Ludwig Böhme meinte: „Der Schmerz ist der große Lehrer des Menschen. Unter seinem Hauch entfaltet sich die Seele.“

 

Der Begriff der Toleranz im Gesellschafts- und Interaktionsbereich

 

Ambivalenztoleranz: Dieser Begriff setzt sich zusammen aus der lateinischen Vorsilbe ‚ambi’ (zweifach) und dem Verb ‚valere’ (gelten, wert sein). Ambivalent heißt demnach doppelwertig sein. Wer sich bewusst ist, und auch akzeptiert, dass alles seine zwei Seiten hat, dass man geteilter Meinung sein kann und dass man eine bestimmte Äußerung verschieden bewerten kann, der besitzt Ambivalenztoleranz. Er lässt den andern zu Wort kommen und nimmt dessen Sichtweise ernst, selbst dann, wenn diese nicht die Seine ist.
Ein echtes Beispiel solcher Toleranz gibt uns der römische Kaiser und Philosoph Marc Aurel (*121; 180) mit seiner Tagebucheintragung: Ich werde heute Menschen begegnen, die zu viel reden, die selbstsüchtig, überheblich, undankbar sind. Aber das wird mich weder überraschen noch beunruhigen, weil ich mir die Welt nicht ohne Menschen vorstellen kann.
Dieser Begriff der Ambivalenztoleranz bedarf einer ausführlicheren Betrachtung im folgenden Kapitel.

 

Toleranz als pragmatische Notwendigkeit

 

Toleranz bedeutet, wie zu Beginn erwähnt, Duldsamkeit gegenüber Andersgläubigen und Andersdenkenden. Goethe lehnte bloße Duldung als Nachsicht, als einfaches Hinnehmen ab, ohne sich zuvor mit den Dingen seiner Umwelt auseinandergesetzt und diese auf ihren Wahrheitsgehalt überprüft zu haben.

Goethe sagt: Toleranz sollte eigentlich nur eine vorübergehende Gesinnung sein, sie muss zur Anerkennung führen. Dulden heißt beleidigen.

Toleranz verlangt nicht danach, Unstimmigkeiten und Widersprüche zu verschleiern.

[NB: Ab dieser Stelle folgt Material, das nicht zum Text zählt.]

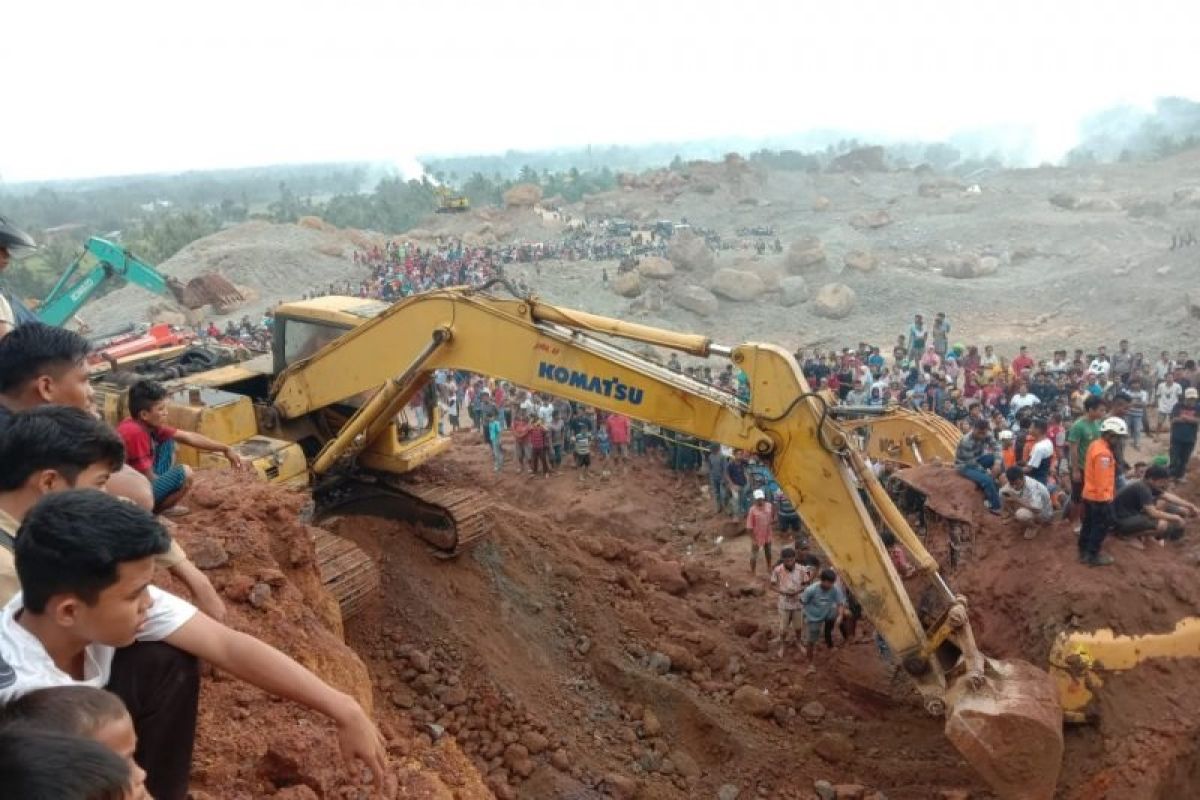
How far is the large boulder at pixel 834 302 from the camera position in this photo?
28.8 meters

Im Gegenteil, sie fordert, die Unmöglichkeit eines umfassenden einheitlichen Denkens anzuerkennen und darum fremde und gegensätzliche Ansichten ohne Hass und Feindschaft zur Kenntnis zu nehmen.

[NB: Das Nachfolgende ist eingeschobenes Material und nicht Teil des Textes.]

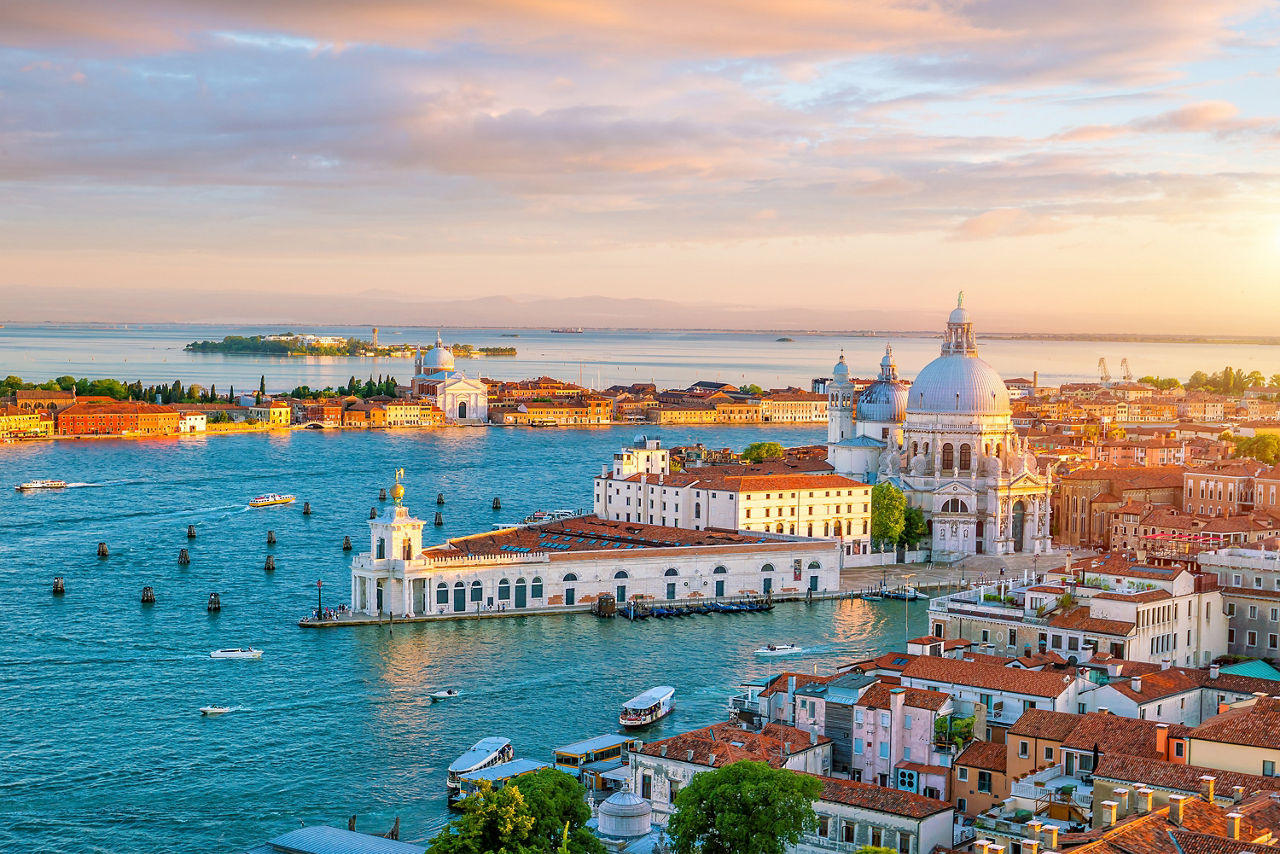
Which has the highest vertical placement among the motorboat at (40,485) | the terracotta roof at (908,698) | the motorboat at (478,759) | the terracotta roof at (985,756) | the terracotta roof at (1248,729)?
the terracotta roof at (1248,729)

Toleranz meint auch nicht indifferentes, diffuses oder gar passives Verhalten, Selbstgefällig-keit oder Selbstgenügsamkeit, Gleichgültigkeit oder reines Duldungsverhalten, sondern aktives und positives, weltoffenes Engagement für die Vielfalt der Menschen.
Ein Rassist soll nicht tolerant werden, er soll seinen Rassismus überwinden.

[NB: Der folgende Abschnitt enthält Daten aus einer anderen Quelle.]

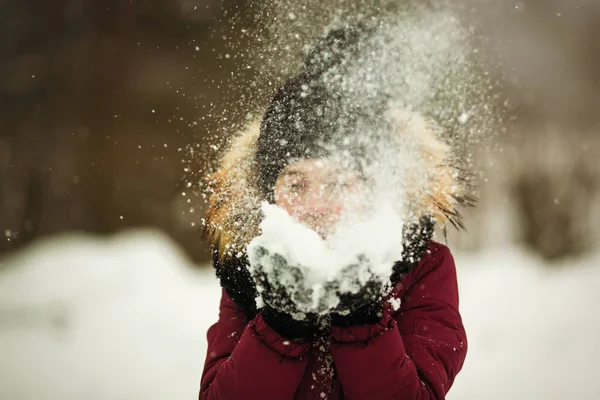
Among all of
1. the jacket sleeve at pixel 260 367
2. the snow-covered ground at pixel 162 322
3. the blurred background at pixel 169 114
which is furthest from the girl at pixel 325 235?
the snow-covered ground at pixel 162 322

In diesen und ähnlichen Fällen ist eine Kritik der Vorurteile und der Kampf gegen Diskriminierung als die angemessene Antwort zu sehen und nicht etwa ein Streben nach ‚mehr Toleranz’.
Insofern beginnt Toleranz erst jenseits der Diskriminierung. Wenn die Vorurteile gegen Farbige, ethnische Gruppen, Asylanten, Homosexuelle oder Frauen überwunden sind, bleibt keine Komponente mehr übrig, die eine Ablehnung rechtfertigen könnte.
Funktional betrachtet, soll religiöse Toleranz die gesellschaftliche Destruktivität eines unversöhnlich fortbestehenden Dissenses auffangen, so Habermas. Andererseits darf man nicht aus Angst vor Rassismus-Vorwürfen mit Kritik hinter dem Berg halten, wenn es sich um radikale und uneinsichtige Vorgehensweisen einzelner Staaten gegen die Menschenrechte handelt.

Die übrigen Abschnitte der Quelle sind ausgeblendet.